Варавва слушал, не веря. Этот царствен. Человек – сын простого столяра?! Нет, это невозможно! Ему вдруг вспомнилось, что еще до его заключения ходили странные слухи, что некий Иисус творил чудеса, лечил больных и калек, возвращал зрение слепым, проповедовал бедным. Утверждали даже, что какого-то Лазаря, умершего и похороненного, Он спустя три дня воскресил из мертвых. Но эти слухи опровергали фарисеи и книжники, заявляя, что чернь невежественна и суеверна, а Он, умея лечить тяжелые болезни, пользовался огромным влиянием среди народа в Своих целях.
Варавва не мог припомнить всего, что рассказывали об Иисусе. Полтора года, проведенные в тюрьме, многое изгладили из памяти, тем более, что в своем жалком состоянии узник думал только о собственном несчастье и представлял образ любимой. Теперь же он не мог думать ни о чем другом, кроме как о судьбе Того, с Кого не сводил глаз. И пока Варавва так пристально вглядывался, ему показалось, что зал суда вдруг расширился и наполнился ярким, ослепительным сиянием, которое исходило от фигуры Иисуса. Крик изумления вырвался из груди Вараввы.
– Нет, нет! – забормотал он. – Вы не можете, не смеете распять Его! Он – Дух! Такого человека не может быть.

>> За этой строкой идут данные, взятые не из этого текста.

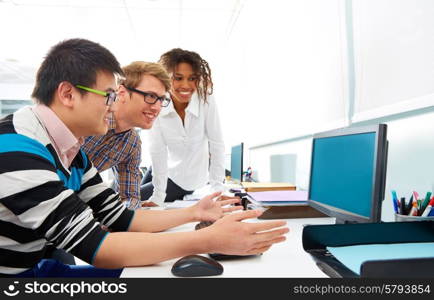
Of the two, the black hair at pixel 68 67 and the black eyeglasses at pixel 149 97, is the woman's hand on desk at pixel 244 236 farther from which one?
the black eyeglasses at pixel 149 97

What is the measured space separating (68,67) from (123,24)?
3.65 metres

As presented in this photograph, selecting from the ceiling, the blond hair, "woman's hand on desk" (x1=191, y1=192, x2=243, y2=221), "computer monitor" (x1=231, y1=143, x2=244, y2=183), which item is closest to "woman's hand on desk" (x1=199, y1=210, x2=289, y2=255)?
"woman's hand on desk" (x1=191, y1=192, x2=243, y2=221)

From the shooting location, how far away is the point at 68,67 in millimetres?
813

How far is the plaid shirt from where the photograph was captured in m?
1.53

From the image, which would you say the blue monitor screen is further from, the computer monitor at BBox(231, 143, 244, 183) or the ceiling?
the ceiling

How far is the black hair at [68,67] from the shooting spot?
81cm

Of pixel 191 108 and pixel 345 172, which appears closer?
pixel 345 172

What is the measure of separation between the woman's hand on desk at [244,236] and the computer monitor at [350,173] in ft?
0.76

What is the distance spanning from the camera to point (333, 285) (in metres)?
0.48

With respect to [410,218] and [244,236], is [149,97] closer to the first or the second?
[244,236]

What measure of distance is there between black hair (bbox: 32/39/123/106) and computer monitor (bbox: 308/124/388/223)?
2.34ft

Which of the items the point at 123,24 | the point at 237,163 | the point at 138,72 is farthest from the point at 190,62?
the point at 123,24

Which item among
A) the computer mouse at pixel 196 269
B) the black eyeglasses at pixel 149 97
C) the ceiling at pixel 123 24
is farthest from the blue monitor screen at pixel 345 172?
the ceiling at pixel 123 24

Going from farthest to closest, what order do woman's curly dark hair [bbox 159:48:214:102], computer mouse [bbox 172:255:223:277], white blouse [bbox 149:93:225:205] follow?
white blouse [bbox 149:93:225:205], woman's curly dark hair [bbox 159:48:214:102], computer mouse [bbox 172:255:223:277]
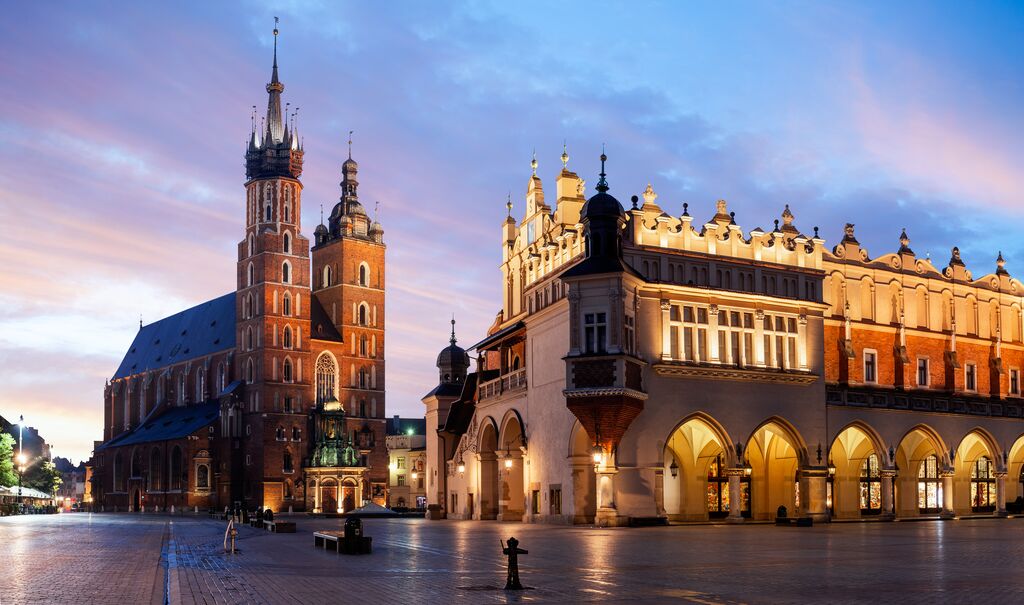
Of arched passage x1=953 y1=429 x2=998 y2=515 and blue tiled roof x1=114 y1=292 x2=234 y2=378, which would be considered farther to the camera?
blue tiled roof x1=114 y1=292 x2=234 y2=378

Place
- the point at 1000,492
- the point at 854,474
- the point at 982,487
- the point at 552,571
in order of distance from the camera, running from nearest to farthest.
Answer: the point at 552,571 → the point at 854,474 → the point at 1000,492 → the point at 982,487

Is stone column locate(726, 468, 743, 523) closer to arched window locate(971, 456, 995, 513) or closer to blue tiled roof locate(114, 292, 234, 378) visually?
arched window locate(971, 456, 995, 513)

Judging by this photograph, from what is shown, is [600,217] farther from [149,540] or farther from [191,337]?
[191,337]

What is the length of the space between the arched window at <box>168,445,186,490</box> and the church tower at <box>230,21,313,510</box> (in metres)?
6.99

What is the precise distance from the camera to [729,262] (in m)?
52.9

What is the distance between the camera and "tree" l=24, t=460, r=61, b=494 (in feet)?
469

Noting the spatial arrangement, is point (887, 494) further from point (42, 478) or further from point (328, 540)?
point (42, 478)

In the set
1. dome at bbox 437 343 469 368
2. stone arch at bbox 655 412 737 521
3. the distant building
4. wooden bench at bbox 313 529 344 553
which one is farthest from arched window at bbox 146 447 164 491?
wooden bench at bbox 313 529 344 553

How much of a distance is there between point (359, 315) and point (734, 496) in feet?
254

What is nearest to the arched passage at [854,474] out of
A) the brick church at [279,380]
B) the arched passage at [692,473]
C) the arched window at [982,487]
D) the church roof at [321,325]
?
the arched passage at [692,473]

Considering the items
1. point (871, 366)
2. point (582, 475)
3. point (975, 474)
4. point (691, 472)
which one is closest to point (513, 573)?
point (582, 475)

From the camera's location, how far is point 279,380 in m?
113

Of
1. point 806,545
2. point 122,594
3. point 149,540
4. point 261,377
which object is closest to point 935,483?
point 806,545

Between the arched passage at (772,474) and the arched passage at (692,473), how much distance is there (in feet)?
4.94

Он – Бог!
Один из солдат больно ударил его по губам.
– Молчи, дурак!
Пытаясь скованными руками стереть хлынувшую кровь, Варавва вдруг почувствовал, что Иисус смотрит на него. Прежде никто не одаривал Варавву таким взглядом – жалость и нежность были в нем. Он всем телом подался вперед, чтобы быть ближе к Тому, Кто так необыкновенно мог смотреть на людей. Ему хотелось броситься к ногам этого нового Друга, чтобы своей грубой, животной силой защитить Его ото всех! Но частокол обнаженных конин не позволял и надеяться на подобное.